_STATED TASK_
Count the lines of the data below that contain the string "riot", treating uppercase and lowercase as different. Reply with the number alone.
--- start of RECORD SET ---
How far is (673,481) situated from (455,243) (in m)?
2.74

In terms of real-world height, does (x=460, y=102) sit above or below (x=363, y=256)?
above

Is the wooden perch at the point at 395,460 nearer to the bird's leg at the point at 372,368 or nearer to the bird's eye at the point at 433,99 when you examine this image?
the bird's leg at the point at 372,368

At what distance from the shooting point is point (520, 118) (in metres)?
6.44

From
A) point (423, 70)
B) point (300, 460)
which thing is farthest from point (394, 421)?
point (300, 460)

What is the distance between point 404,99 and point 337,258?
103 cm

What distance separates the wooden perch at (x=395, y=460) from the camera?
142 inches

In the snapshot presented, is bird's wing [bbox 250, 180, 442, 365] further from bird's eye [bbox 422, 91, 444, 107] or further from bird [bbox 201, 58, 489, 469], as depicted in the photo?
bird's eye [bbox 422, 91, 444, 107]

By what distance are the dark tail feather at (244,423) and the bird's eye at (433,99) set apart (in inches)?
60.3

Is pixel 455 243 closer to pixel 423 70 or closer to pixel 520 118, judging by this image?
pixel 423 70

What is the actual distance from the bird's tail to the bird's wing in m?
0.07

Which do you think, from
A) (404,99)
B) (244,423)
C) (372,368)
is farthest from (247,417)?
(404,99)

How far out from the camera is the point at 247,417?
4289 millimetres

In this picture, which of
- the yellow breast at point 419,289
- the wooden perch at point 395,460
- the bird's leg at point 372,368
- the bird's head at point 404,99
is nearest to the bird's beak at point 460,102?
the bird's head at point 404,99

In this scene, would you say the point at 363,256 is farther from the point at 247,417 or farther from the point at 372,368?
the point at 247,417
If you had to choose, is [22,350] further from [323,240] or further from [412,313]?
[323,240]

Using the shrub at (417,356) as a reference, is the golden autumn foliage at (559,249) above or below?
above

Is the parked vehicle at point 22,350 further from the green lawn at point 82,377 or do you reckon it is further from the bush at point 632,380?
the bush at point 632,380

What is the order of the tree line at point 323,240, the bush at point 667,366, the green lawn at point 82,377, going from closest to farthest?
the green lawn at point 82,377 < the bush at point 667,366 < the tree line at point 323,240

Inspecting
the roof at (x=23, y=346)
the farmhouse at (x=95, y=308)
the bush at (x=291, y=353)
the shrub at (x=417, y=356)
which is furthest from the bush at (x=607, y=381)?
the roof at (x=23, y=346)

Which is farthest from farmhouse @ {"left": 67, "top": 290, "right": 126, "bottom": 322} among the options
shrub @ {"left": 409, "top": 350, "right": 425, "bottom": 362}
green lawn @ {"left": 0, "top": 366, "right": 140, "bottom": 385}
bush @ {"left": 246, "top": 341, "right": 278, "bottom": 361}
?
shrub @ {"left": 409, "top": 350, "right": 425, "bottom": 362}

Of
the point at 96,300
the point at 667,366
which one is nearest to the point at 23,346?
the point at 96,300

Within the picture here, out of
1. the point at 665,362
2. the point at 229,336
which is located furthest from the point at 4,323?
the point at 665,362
--- end of RECORD SET ---
--- start of RECORD SET ---
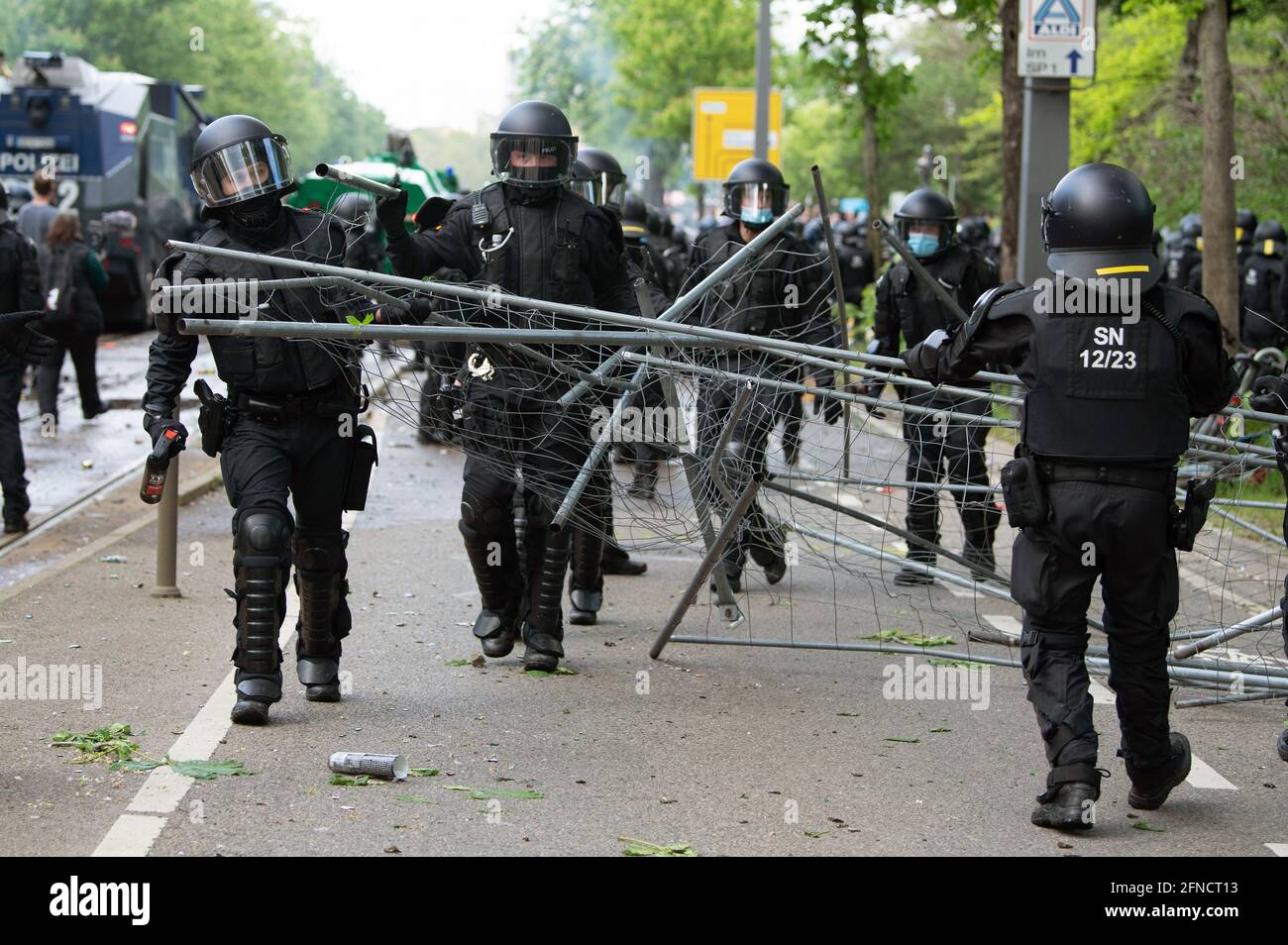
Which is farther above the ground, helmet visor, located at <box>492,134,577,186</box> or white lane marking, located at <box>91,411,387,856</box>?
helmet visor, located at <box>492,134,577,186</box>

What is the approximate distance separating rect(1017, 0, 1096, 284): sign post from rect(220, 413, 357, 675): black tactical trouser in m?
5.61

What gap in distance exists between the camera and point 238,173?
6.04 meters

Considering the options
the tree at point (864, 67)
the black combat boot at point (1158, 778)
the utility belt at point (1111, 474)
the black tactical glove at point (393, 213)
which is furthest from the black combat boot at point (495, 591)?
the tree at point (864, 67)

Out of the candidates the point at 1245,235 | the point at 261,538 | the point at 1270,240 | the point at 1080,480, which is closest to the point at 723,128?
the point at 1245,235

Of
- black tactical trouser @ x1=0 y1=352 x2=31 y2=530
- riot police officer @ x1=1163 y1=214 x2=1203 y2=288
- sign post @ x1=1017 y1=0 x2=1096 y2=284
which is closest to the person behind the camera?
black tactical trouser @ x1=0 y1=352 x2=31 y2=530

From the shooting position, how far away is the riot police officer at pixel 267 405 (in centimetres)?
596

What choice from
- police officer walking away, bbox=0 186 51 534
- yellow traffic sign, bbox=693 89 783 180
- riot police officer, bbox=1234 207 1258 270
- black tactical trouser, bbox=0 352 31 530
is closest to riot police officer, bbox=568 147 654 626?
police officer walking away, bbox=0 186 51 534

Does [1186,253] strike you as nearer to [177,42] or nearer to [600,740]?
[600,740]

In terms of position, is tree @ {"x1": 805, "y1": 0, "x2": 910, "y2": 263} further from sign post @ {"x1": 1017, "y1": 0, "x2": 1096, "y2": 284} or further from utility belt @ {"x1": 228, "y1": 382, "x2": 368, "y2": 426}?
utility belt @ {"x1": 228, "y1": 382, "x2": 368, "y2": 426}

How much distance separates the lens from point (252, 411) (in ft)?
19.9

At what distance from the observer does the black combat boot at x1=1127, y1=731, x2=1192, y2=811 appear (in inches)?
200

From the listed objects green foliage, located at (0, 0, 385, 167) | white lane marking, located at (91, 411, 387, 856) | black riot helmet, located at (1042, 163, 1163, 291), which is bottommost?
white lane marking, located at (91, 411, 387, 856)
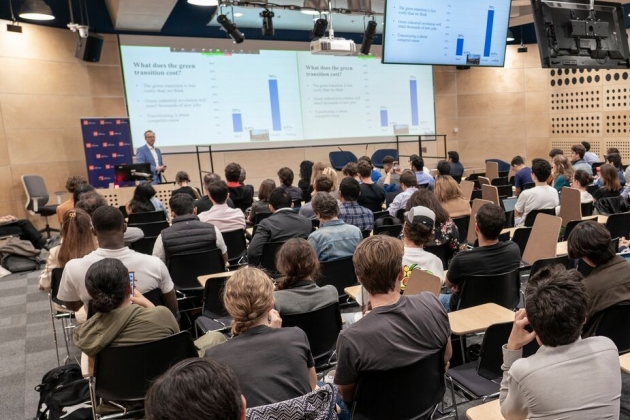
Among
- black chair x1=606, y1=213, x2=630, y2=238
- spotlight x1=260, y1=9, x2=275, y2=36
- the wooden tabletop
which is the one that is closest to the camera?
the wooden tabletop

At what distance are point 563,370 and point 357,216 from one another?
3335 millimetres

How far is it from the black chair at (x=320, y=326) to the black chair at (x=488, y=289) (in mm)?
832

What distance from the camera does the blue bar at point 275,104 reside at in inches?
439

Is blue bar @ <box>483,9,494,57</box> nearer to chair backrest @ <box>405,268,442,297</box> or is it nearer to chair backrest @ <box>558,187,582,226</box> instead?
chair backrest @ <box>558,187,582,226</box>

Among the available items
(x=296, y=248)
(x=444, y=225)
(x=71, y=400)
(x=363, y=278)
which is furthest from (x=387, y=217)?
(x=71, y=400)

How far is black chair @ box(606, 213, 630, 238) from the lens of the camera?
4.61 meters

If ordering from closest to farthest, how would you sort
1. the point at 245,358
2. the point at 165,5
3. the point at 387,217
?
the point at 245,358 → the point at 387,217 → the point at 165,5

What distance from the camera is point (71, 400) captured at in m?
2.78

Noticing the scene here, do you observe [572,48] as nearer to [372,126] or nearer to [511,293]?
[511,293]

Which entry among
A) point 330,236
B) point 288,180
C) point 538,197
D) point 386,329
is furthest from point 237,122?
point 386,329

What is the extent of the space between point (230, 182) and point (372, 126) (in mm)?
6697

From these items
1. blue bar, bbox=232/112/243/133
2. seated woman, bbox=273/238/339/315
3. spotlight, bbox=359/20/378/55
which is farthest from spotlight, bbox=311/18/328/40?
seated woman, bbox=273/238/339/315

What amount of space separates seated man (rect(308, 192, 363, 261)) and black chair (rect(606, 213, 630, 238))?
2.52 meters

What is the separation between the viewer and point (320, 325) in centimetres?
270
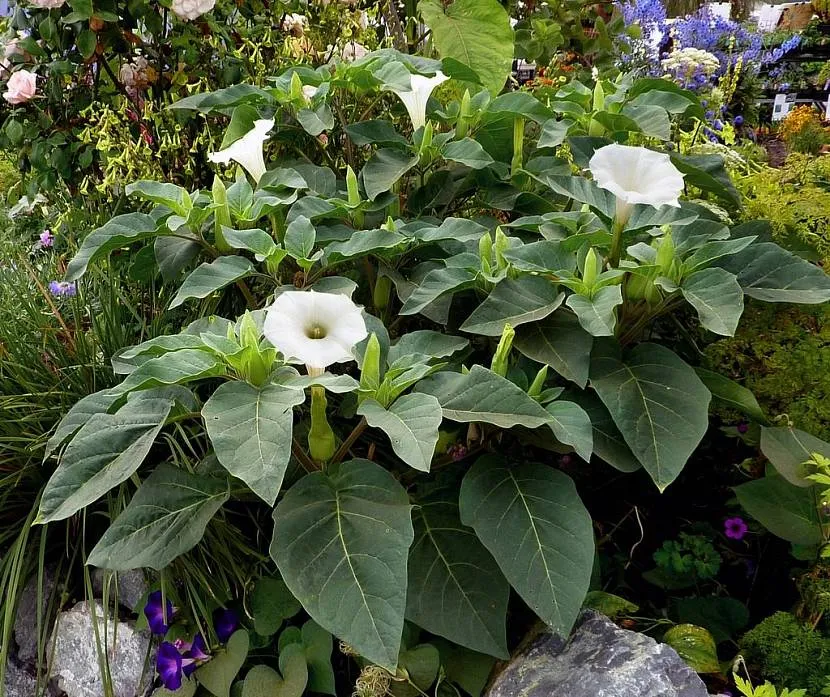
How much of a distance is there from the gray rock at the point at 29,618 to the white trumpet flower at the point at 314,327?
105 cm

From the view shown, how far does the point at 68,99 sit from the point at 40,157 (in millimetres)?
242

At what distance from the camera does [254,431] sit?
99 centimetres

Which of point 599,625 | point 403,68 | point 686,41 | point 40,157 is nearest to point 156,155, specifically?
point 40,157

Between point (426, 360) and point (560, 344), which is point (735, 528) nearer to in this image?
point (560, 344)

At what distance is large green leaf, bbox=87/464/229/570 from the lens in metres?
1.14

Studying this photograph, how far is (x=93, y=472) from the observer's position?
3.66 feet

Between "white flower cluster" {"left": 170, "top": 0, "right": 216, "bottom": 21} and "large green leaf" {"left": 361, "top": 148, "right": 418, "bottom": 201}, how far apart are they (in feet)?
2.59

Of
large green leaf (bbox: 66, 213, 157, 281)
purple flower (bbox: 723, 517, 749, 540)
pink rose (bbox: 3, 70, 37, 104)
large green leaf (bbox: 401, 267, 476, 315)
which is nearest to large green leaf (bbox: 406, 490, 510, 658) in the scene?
--- end of RECORD SET ---
--- start of RECORD SET ---
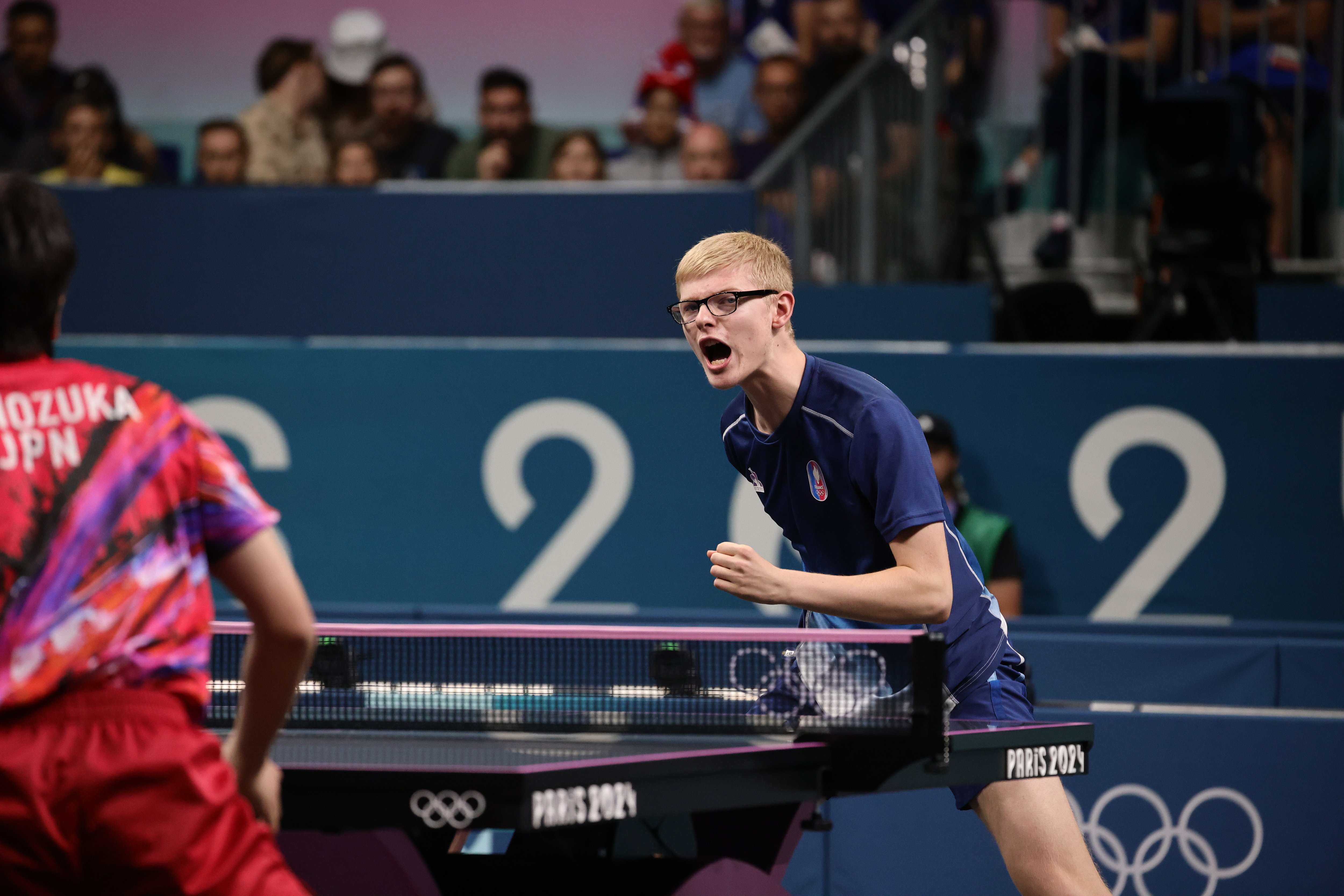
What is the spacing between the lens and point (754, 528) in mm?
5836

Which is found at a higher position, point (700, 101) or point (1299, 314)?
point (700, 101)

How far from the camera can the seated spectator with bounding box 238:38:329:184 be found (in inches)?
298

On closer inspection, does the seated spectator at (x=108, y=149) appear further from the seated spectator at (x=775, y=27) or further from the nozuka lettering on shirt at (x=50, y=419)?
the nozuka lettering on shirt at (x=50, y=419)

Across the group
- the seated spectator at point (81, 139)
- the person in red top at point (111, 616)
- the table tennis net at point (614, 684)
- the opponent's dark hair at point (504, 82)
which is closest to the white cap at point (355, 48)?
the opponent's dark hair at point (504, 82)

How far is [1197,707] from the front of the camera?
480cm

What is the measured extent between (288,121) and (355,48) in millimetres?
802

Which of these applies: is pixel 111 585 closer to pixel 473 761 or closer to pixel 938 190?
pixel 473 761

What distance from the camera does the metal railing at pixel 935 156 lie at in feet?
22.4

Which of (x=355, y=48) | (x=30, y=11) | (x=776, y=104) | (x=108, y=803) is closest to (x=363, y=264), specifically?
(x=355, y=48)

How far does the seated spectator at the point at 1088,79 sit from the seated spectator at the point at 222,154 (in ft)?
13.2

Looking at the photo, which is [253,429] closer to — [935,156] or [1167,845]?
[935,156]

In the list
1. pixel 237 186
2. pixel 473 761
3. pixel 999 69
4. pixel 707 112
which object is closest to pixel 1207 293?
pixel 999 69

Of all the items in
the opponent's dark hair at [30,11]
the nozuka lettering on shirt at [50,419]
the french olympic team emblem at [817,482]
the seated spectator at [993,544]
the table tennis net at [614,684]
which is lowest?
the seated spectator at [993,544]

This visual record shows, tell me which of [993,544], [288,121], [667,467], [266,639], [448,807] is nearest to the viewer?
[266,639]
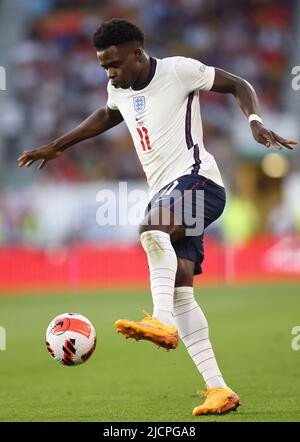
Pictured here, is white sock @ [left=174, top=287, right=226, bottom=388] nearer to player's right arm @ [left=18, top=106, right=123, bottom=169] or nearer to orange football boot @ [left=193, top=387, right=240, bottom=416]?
--- end of RECORD SET ---
_EXERCISE SOLUTION_
5